# Task instructions
Copied exactly and without pictures, the lines from the beginning of the entries through the one that holds "toile, 3 panneaux" should form the entire reply.

# Data for the task
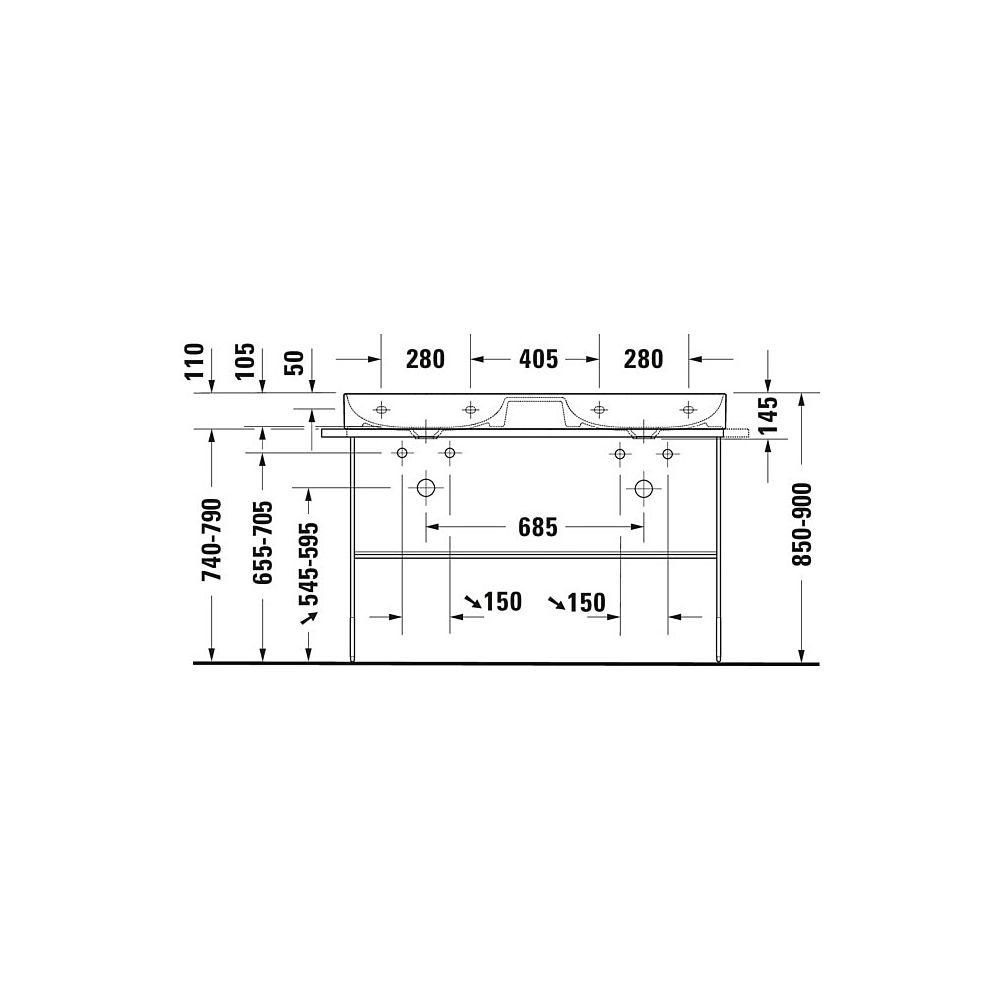 Duravit DuraSquare Metallkonsole 451x1265x740-790mm variabel, Chrom poliert, bodens... DURAVIT-0031171000 4053424690223 (Abb. 2)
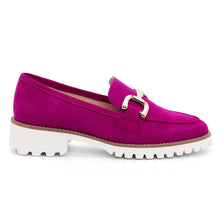 Load image into Gallery viewer, Pink With White Sole Ara Women&#39;s Kiana Buckle Suede Loafer With Buckle Detailing Side View
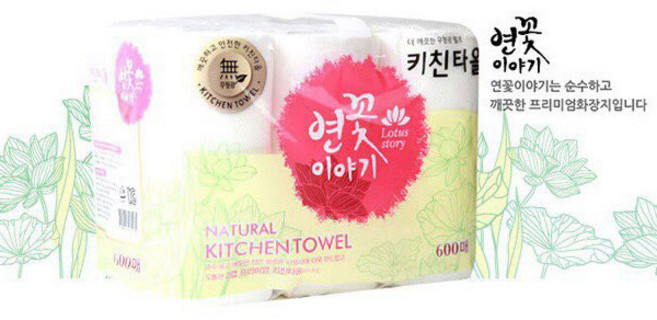 연꽃이야기 키친타올 100매 6롤, ONE COLOR/FREE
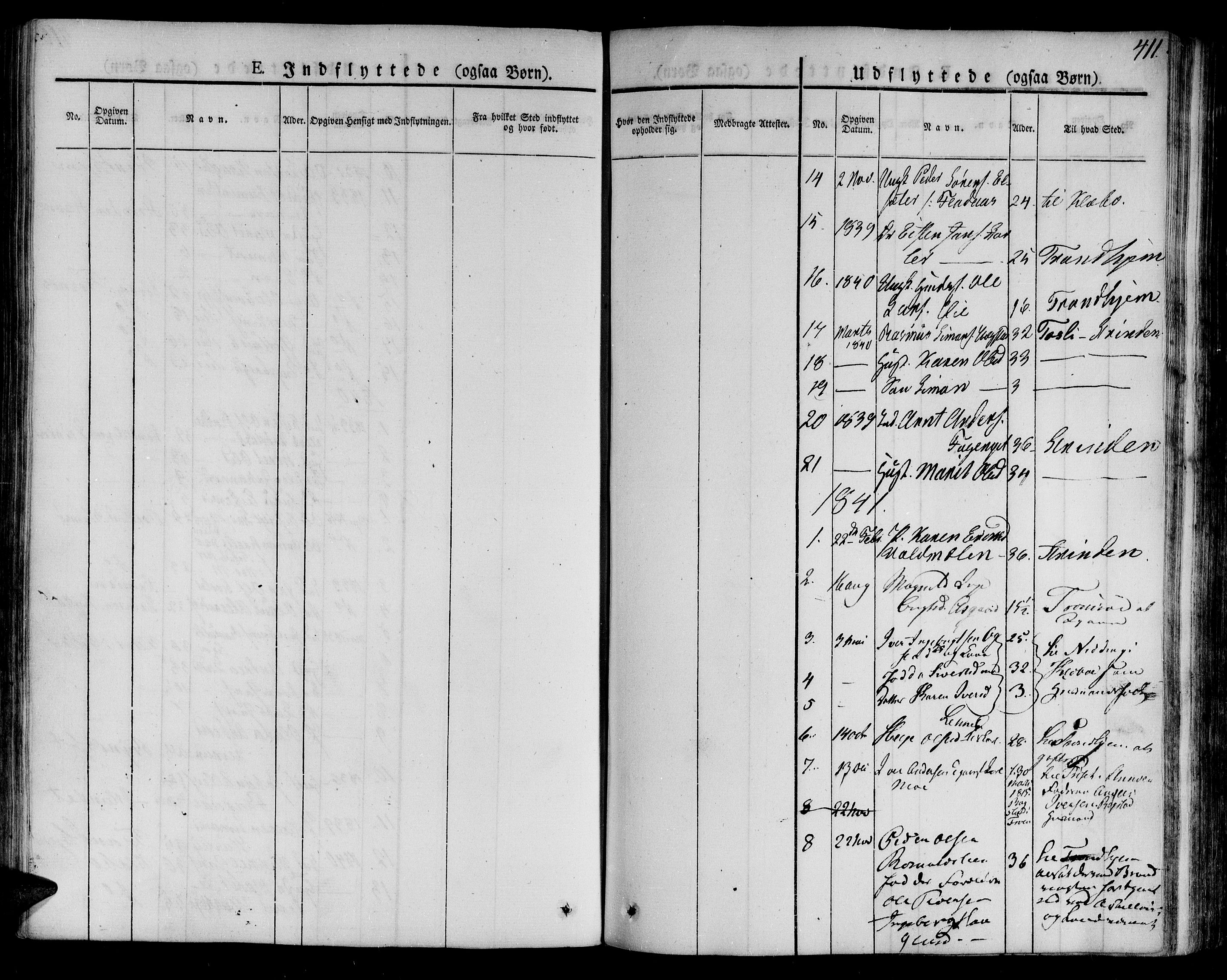Ministerialprotokoller, klokkerbøker og fødselsregistre - Sør-Trøndelag, SAT/A-1456/691/L1071: Parish register (official) no. 691A05 /2, 1826-1841, p. 411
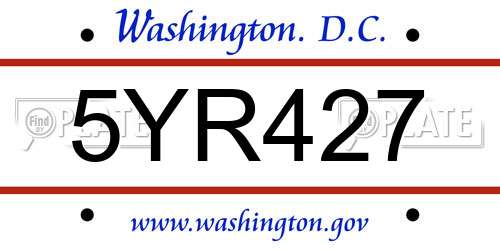 5YR427 District Of Columbia License Plate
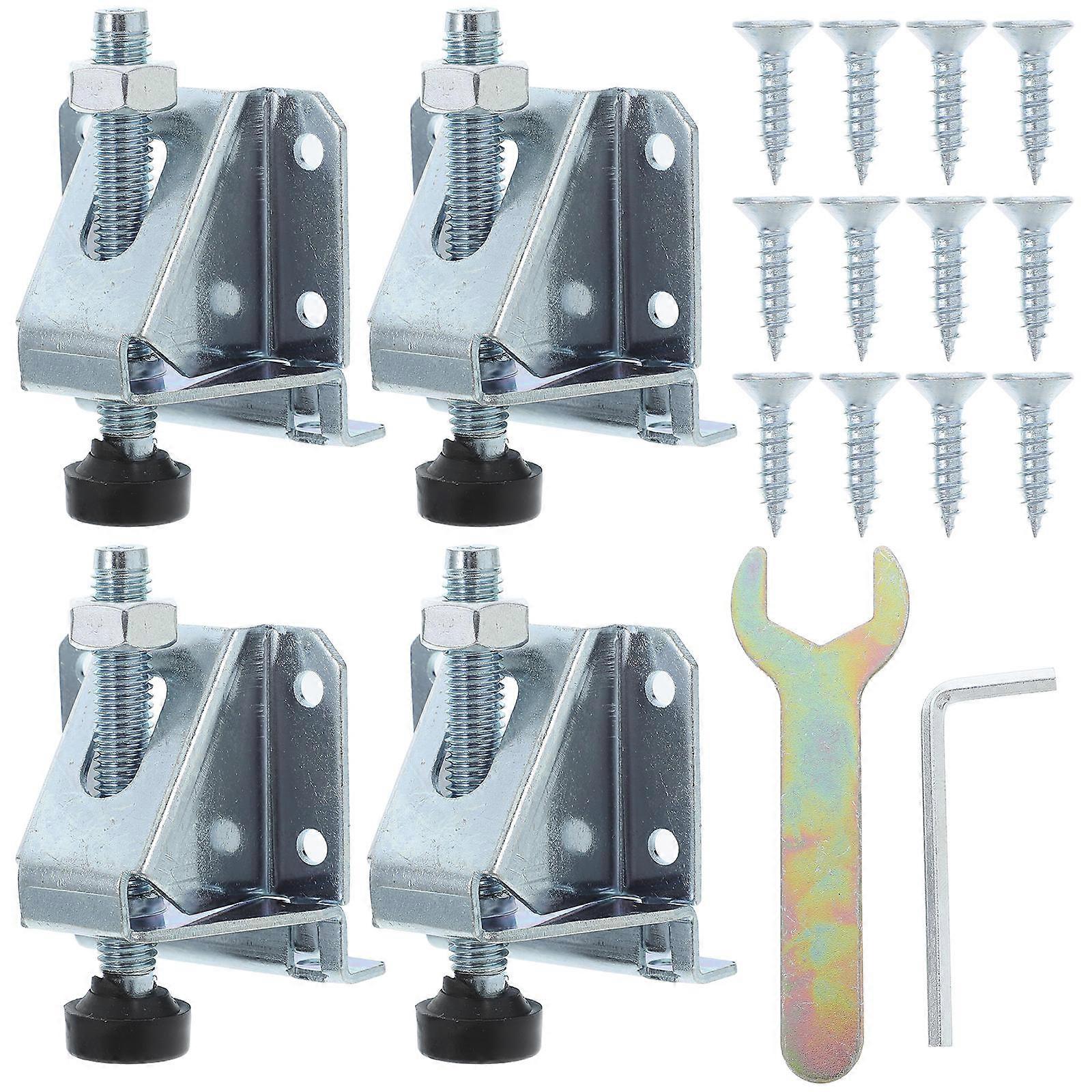 Furniture Adjustable Leveling Feet Silver for 1Set Side Mount Installation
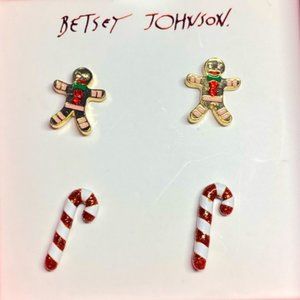 Betsey Johnson Gingerbread Earrings and Candy cane Earrings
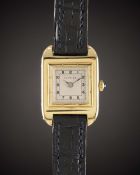 AN 18K SOLID GOLD CARTIER SANTOS WRIST WATCH CIRCA PRE 1920, WITH REPLACEMENT CARTIER MOVEMENT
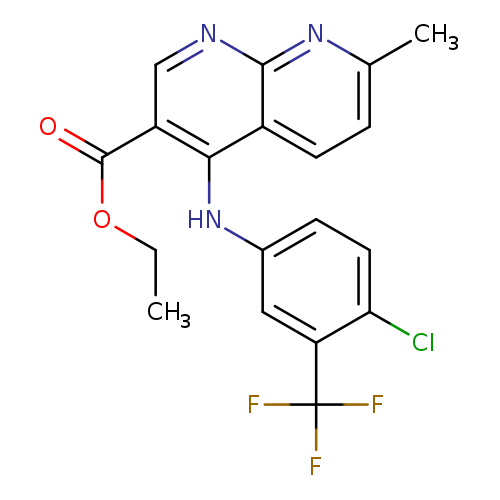 ethyl 4-{[4-chloro-3-(trifluoromethyl)phenyl]amino}-7-methyl-1,8-naphthyridine-3-carboxylate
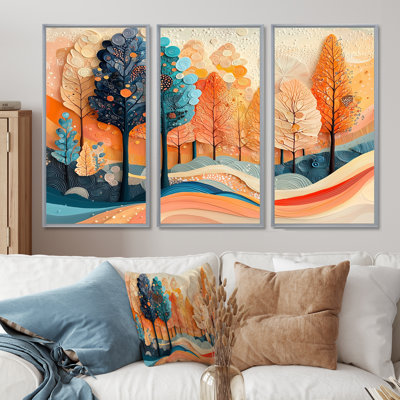 «4 Seasons Forest Trees Dream Fragments I», art mural sur toile, 3 panneaux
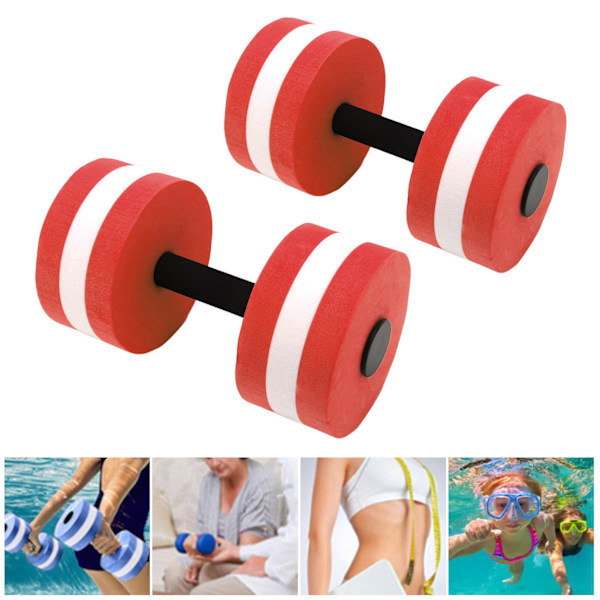 2 PCS EVA Water Floating Dumbbell Yoga Exercise Water Foam Dumbbell Fitness Tool for Men Women Kids Red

# Reply
 Duravit DuraSquare Metallkonsole 451x1265x740-790mm variabel, Chrom poliert, bodens... DURAVIT-0031171000 4053424690223 (Abb. 2)
 Load image into Gallery viewer, Pink With White Sole Ara Women&#39;s Kiana Buckle Suede Loafer With Buckle Detailing Side View
 연꽃이야기 키친타올 100매 6롤, ONE COLOR/FREE
Ministerialprotokoller, klokkerbøker og fødselsregistre - Sør-Trøndelag, SAT/A-1456/691/L1071: Parish register (official) no. 691A05 /2, 1826-1841, p. 411
 5YR427 District Of Columbia License Plate
 Furniture Adjustable Leveling Feet Silver for 1Set Side Mount Installation
 Betsey Johnson Gingerbread Earrings and Candy cane Earrings
 AN 18K SOLID GOLD CARTIER SANTOS WRIST WATCH CIRCA PRE 1920, WITH REPLACEMENT CARTIER MOVEMENT
 ethyl 4-{[4-chloro-3-(trifluoromethyl)phenyl]amino}-7-methyl-1,8-naphthyridine-3-carboxylate
 «4 Seasons Forest Trees Dream Fragments I», art mural sur toile, 3 panneaux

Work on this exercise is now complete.